What is expected: Put every line from the one with "Inspecting this scene" up to and including the last line of the rows into a Markdown table. Use the columns No. and Text, number each line, and skip blank lines.
— START —
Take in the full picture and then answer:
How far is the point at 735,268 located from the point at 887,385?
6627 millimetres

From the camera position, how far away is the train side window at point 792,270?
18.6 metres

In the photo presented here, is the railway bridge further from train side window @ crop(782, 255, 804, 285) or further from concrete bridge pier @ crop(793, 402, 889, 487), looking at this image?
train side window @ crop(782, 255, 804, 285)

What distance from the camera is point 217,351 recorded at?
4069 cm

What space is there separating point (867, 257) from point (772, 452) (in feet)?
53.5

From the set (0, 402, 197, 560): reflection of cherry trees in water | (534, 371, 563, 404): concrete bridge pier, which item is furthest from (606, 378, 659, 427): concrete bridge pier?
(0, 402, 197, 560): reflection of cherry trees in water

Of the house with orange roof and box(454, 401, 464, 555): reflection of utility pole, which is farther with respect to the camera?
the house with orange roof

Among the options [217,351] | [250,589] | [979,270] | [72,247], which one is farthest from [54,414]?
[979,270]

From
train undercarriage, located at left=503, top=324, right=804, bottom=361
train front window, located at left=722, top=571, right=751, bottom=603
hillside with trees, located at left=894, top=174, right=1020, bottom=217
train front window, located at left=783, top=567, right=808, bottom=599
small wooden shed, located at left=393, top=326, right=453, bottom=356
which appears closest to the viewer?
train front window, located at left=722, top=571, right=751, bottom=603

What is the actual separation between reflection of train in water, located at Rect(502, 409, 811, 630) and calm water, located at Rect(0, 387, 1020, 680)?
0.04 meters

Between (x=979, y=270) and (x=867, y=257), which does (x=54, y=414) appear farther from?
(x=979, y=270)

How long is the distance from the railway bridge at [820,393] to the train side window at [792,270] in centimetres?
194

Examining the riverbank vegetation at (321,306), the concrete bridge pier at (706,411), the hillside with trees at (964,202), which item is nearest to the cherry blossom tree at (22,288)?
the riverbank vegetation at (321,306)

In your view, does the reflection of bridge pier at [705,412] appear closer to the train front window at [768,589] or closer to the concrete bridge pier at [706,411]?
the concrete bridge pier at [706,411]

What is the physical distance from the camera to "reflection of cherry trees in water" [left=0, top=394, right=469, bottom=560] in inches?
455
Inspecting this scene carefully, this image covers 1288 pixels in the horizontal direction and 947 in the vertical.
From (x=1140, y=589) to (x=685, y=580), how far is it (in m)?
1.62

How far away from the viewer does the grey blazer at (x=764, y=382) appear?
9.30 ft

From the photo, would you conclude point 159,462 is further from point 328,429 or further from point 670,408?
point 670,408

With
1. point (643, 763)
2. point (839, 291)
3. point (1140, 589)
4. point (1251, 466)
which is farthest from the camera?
— END —
Output:
| No. | Text |
|---|---|
| 1 | Inspecting this scene carefully, this image covers 1288 pixels in the horizontal direction and 947 in the vertical. |
| 2 | From (x=1140, y=589) to (x=685, y=580), how far is it (in m)? |
| 3 | 1.62 |
| 4 | How far away from the viewer does the grey blazer at (x=764, y=382) appear? |
| 5 | 9.30 ft |
| 6 | From the photo, would you conclude point 159,462 is further from point 328,429 or further from point 670,408? |
| 7 | point 670,408 |
| 8 | With |
| 9 | 1. point (643, 763) |
| 10 | 2. point (839, 291) |
| 11 | 3. point (1140, 589) |
| 12 | 4. point (1251, 466) |
| 13 | which is farthest from the camera? |